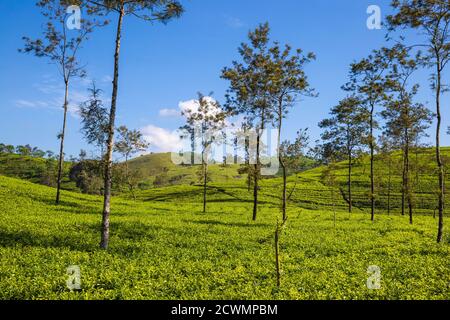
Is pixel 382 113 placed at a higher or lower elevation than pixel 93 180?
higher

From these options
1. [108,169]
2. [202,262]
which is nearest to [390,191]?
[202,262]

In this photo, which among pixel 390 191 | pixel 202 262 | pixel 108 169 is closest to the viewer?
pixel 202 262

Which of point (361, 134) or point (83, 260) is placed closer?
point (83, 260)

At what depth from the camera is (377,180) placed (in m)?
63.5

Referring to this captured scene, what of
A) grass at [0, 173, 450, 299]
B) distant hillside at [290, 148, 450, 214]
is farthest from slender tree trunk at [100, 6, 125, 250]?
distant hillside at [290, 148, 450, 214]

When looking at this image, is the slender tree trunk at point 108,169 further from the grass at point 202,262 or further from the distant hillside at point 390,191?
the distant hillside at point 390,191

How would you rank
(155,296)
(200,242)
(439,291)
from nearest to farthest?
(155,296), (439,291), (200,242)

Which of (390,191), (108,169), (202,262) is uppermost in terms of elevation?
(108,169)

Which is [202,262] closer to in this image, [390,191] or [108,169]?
--
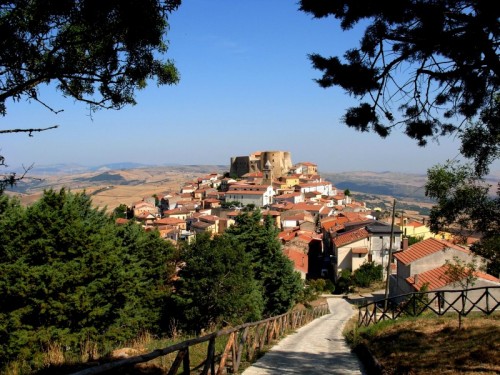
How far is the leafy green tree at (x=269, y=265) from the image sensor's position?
--
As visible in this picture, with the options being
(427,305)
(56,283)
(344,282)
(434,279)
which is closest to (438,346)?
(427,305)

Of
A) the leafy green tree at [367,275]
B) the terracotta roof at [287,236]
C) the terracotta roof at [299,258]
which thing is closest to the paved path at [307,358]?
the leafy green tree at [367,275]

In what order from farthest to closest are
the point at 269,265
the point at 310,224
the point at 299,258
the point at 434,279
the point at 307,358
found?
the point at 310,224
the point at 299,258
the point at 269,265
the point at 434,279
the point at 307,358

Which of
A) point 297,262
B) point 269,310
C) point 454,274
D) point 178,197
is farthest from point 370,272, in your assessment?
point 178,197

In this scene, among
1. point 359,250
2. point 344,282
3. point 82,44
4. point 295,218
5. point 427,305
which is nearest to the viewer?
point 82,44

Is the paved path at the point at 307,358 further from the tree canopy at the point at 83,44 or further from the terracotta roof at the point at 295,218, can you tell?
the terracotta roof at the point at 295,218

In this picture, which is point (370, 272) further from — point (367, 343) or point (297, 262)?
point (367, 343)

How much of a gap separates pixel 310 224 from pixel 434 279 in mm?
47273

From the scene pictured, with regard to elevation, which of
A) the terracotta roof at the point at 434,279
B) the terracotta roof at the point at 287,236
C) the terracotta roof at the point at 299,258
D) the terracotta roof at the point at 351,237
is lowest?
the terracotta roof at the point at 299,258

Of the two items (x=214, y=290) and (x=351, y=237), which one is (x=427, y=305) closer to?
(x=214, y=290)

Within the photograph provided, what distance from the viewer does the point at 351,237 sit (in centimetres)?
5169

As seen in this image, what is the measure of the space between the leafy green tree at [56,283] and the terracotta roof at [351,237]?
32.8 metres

■ **Prompt**
Copy out the lines between the one holding "In this picture, which" and the one holding "32.8 metres", inclusive, renaming "elevation" to "height" and keeping everything else as it is.

■ **Output below**
In this picture, which is point (370, 272) further from — point (367, 343) or point (297, 262)?
point (367, 343)

How much of a gap separates pixel 310 224 from pixel 434 279 in mm?
47273

From the scene pictured, with regard to height, which of
A) the terracotta roof at the point at 434,279
B) the terracotta roof at the point at 287,236
C) the terracotta roof at the point at 299,258
D) the terracotta roof at the point at 351,237
is lowest?
the terracotta roof at the point at 299,258

Of the two items (x=214, y=290) and (x=351, y=237), which one is (x=427, y=305) closer to?
(x=214, y=290)

Within the photograph provided, what distance from the viewer does the point at 351,237 sit (in centimetres)?
5169

As seen in this image, what is the measure of the space between the leafy green tree at [56,283] and the terracotta roof at [351,237]?
32.8 metres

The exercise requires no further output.